Somos ingenuos si creemos que los que más se benefician del sistema están dispuestos a reformarlo. La historia es clara: el cambio político rara vez nace desde arriba. En 2015, miles de nosotros —jóvenes, familias, indígenas y trabajadores— inundamos la Plaza de la Constitución. Unidos en un solo grito de “¡basta!”, conseguimos derrocar al gobierno del Partido Patriota. Por un momento, la esperanza brilló. Pero el sistema permaneció intacto. La indignación se apagó, la esperanza se desvaneció y la corrupción persistió. La elección siguiente nos devolvió al mismo círculo vicioso. Hoy la realidad es crónica: un Congreso blindado, partidos capturados y una ciudadanía excluida.
El Congreso es ahora un nido de cúpulas corruptas, blindado por un sistema electoral podrido.
Otros países demuestran que el cambio es posible. En Colombia, las protestas lograron el voto preferencial y la “silla vacía” para castigar a los corruptos. En Ecuador, las movilizaciones indígenas forzaron listas semiabiertas y auditorías estrictas. En Chile, las marchas estudiantiles acabaron con un sistema binominal y abrieron espacios a mujeres, jóvenes y minorías. Esos pueblos no esperaron favores del poder: salieron a las calles y conquistaron su democracia. Lo hicieron con persistencia, organización y valor. Guatemala también puede.
La corrupción se alimenta de nuestro silencio. Es hora de alzar la voz como en 2015. Exijamos listas abiertas para elegir personas y no cúpulas, financiamiento transparente, auditorías en tiempo real y participación efectiva para mujeres, jóvenes e indígenas. Usemos redes sociales para convocar, apoyémonos en medios independientes para difundir la verdad y lleguemos por miles frente al Congreso. Cada marcha pacífica rompe un cerrojo. Cada voz que se alza resquebraja el muro de la impunidad. Cada ciudadano que exige construye democracia.

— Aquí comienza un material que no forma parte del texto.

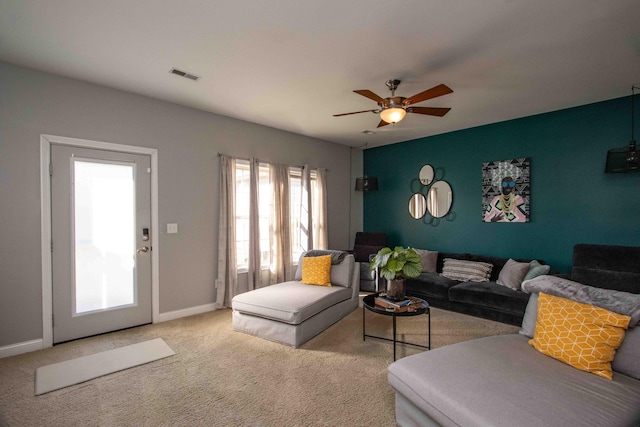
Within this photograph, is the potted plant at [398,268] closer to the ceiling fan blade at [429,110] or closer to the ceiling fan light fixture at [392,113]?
the ceiling fan light fixture at [392,113]

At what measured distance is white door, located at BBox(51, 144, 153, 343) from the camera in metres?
3.23

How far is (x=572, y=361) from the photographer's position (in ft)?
6.07

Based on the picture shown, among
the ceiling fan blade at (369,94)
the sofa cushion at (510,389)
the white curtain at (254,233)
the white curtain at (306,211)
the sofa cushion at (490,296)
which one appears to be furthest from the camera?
the white curtain at (306,211)

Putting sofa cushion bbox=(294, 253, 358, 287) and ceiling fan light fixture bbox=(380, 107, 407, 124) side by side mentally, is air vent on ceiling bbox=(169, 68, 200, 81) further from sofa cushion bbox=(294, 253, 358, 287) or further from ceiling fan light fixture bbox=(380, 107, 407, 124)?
sofa cushion bbox=(294, 253, 358, 287)

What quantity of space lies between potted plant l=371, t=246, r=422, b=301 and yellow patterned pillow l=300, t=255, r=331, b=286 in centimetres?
109

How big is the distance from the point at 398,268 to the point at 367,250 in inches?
111

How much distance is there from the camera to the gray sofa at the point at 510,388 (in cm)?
145

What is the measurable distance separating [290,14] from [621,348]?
9.61 ft

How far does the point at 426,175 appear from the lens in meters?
5.68

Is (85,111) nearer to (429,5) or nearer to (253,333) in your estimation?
(253,333)

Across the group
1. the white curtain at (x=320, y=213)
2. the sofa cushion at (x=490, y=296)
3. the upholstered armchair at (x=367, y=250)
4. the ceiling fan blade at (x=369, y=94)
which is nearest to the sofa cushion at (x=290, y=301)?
the upholstered armchair at (x=367, y=250)

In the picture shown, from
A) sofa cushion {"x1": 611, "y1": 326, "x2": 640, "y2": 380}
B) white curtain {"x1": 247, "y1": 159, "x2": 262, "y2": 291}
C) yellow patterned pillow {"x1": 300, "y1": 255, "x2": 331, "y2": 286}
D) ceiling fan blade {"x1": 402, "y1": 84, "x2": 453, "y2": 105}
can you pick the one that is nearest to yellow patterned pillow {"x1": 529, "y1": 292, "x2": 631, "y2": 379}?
sofa cushion {"x1": 611, "y1": 326, "x2": 640, "y2": 380}

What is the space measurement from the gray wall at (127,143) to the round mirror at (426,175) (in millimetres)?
2019

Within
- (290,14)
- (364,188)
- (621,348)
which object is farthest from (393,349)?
(364,188)
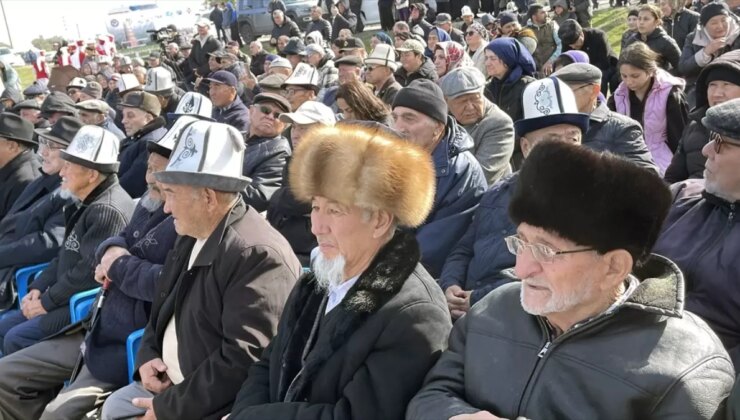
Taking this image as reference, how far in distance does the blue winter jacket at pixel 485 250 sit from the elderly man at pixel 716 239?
28.4 inches

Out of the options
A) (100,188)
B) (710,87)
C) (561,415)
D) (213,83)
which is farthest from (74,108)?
(561,415)

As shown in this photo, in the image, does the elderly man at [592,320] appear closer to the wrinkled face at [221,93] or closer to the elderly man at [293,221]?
the elderly man at [293,221]

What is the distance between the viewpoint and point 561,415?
6.86ft

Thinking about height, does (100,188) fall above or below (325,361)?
below

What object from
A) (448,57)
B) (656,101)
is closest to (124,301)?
(656,101)

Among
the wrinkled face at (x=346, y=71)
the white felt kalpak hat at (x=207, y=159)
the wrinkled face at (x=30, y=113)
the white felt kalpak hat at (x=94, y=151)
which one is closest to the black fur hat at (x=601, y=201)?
the white felt kalpak hat at (x=207, y=159)

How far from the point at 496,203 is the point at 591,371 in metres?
1.58

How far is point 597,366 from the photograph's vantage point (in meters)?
2.05

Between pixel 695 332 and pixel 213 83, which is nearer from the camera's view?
pixel 695 332

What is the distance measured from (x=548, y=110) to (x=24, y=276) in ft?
12.3

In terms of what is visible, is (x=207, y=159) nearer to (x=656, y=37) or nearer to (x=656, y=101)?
(x=656, y=101)

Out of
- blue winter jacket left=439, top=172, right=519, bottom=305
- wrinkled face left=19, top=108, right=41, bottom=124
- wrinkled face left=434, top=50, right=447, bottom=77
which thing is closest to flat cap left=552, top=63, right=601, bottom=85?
blue winter jacket left=439, top=172, right=519, bottom=305

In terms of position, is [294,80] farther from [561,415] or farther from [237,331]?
[561,415]

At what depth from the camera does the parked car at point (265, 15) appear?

Las elecciones de 2027 son cruciales. Si no actuamos, enfrentaremos más derrumbes, más inseguridad y más promesas incumplidas. Los diputados, financistas y cúpulas resistirán con desinformación, mentiras y amenazas. Pero los buenos somos más y no necesitamos un caudillo, sino un pueblo unido. La libertad no se mendiga: ¡se conquista! Y Guatemala está lista para reconquistar su derecho a elegir.